Activities that the American Pharmacists Association indicates may be included in these regulations or legislation include
- initiating, modifying and monitoring a patient's drug therapy;
- ordering and performing laboratory and related tests;
- assessing patient response to therapy;
- counseling and educating patients about their medications; and
- administering medications.
This type of "fragmentation of care" is a substantial challenge in the American health care system, notes the paper, which points out that in response, patient-centered medical home (PCMH) and team-based models of care should be encouraged, and "development of islands of health care service or further fragmentation of care should be discouraged." The paper calls on pharmacists and physicians to work collaboratively "so that their combined expertise is used to optimize the therapeutic effect of pharmaceutical agents in patient care."
"In a collaborative environment, the pharmacist is the logical member of a team and is qualified to deal with issues of medication use, medication efficacy and patterns of medication use," says the paper. However, "independent prescription authority for pharmacists will further fragment the American health care system and will undermine the national goals of integrated, accountable care and models, such as the PCMH."
The paper also points out that the concept of coordinated and team-based care lies at the core of integrated care models, such as the PCMH and accountable care organizations. Within this framework, "there is a growing body of evidence that medication management programs can make positive contributions to patient health. (And) in many of these studies, pharmacists lead the medication management programs."
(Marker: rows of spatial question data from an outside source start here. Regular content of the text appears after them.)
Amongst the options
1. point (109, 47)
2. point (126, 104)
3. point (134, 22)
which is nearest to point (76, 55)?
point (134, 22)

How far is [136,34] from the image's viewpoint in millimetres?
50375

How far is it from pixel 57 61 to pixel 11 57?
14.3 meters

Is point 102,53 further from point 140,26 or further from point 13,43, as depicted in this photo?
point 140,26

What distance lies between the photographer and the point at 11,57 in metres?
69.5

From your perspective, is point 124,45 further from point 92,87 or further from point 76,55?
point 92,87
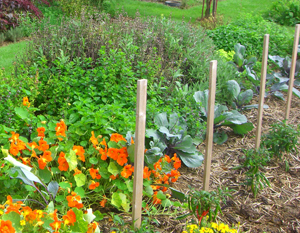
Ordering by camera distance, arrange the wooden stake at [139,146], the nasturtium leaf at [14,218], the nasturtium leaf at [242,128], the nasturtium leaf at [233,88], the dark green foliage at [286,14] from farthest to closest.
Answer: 1. the dark green foliage at [286,14]
2. the nasturtium leaf at [233,88]
3. the nasturtium leaf at [242,128]
4. the wooden stake at [139,146]
5. the nasturtium leaf at [14,218]

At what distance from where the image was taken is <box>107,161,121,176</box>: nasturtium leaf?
2.59 metres

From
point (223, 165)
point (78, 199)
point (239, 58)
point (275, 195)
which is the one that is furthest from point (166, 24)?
point (78, 199)

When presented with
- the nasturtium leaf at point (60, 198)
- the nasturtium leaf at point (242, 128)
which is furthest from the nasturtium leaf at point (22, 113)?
the nasturtium leaf at point (242, 128)

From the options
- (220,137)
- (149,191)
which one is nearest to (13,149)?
(149,191)

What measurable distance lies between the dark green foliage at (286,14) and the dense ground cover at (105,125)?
5417mm

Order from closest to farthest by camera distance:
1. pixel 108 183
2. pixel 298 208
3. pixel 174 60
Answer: pixel 108 183, pixel 298 208, pixel 174 60

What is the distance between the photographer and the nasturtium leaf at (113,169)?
2.59m

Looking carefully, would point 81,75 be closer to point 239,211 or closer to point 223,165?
point 223,165

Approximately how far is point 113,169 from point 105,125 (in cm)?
45

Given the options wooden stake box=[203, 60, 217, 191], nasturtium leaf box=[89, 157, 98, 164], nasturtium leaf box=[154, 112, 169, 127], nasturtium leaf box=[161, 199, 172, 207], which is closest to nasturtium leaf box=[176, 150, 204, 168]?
nasturtium leaf box=[154, 112, 169, 127]

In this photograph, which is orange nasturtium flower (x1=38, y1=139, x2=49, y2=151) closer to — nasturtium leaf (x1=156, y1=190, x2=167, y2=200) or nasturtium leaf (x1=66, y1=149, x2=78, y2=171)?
nasturtium leaf (x1=66, y1=149, x2=78, y2=171)

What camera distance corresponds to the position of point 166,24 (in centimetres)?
554

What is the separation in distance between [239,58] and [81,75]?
3049 mm

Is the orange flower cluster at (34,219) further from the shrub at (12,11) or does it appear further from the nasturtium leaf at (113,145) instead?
the shrub at (12,11)
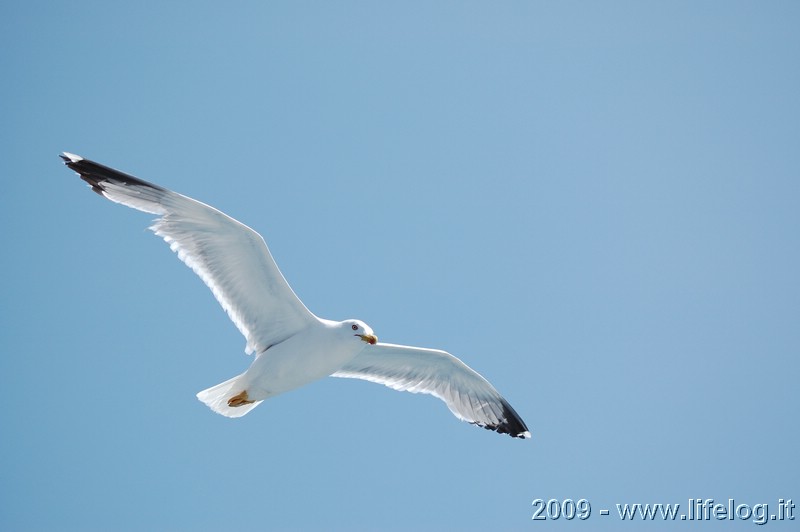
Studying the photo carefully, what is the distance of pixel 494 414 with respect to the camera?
13367mm

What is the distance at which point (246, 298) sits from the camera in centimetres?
1137

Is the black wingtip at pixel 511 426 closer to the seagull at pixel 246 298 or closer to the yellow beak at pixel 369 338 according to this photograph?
the seagull at pixel 246 298

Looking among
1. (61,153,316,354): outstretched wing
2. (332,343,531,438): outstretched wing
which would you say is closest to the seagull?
(61,153,316,354): outstretched wing

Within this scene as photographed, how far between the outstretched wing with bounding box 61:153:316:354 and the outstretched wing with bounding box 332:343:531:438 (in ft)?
5.10

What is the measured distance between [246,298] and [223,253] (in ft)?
2.38

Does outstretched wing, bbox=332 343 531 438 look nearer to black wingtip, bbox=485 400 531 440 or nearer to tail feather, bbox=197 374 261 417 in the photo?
black wingtip, bbox=485 400 531 440

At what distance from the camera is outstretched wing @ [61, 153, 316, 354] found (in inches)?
418

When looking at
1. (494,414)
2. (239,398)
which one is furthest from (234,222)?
(494,414)

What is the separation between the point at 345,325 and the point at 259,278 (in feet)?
4.00

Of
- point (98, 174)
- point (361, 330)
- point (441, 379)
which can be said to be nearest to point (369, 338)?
point (361, 330)

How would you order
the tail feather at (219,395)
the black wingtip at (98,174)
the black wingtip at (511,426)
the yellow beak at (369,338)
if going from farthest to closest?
the black wingtip at (511,426) → the tail feather at (219,395) → the yellow beak at (369,338) → the black wingtip at (98,174)

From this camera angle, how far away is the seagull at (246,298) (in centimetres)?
1064

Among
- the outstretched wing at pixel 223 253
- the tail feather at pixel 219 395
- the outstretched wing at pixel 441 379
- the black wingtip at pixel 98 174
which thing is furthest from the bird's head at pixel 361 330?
the black wingtip at pixel 98 174

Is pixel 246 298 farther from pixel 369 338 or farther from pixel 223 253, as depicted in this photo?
pixel 369 338
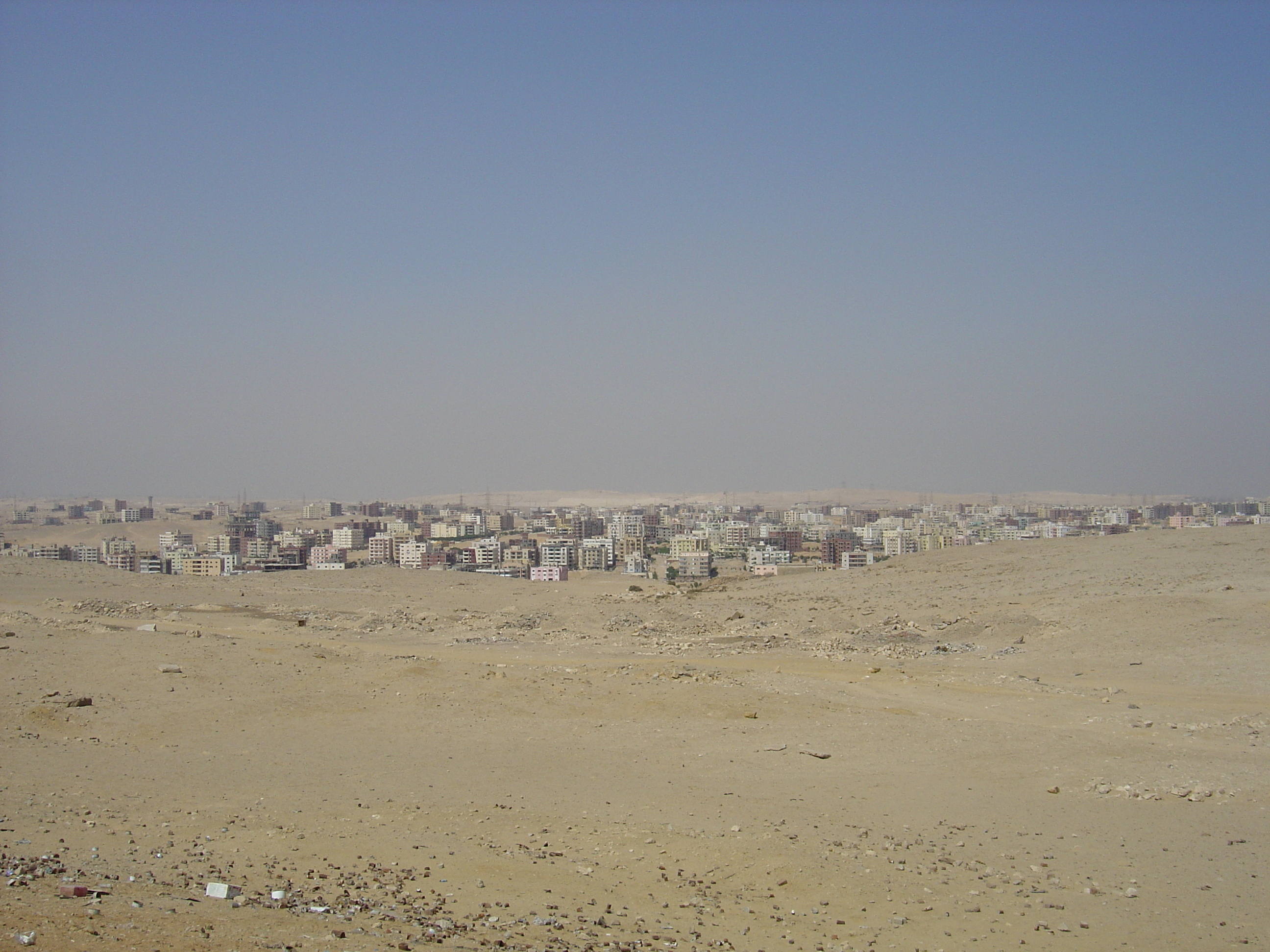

Moreover, according to the paper, pharmacists "have an important role in providing direction to patients seeking advice on over-the-counter medications. For the patient seeking nonprescription medication, the pharmacist is positioned to determine the presence of allergies as well as adverse reactions between prescription and over-the-counter medications," says the policy.
"However, the AAFP recommends that vaccine administration be provided in the medical home setting. When vaccines are administered elsewhere, the information should be transmitted back to the patient's primary care physician so that there is a complete vaccination record."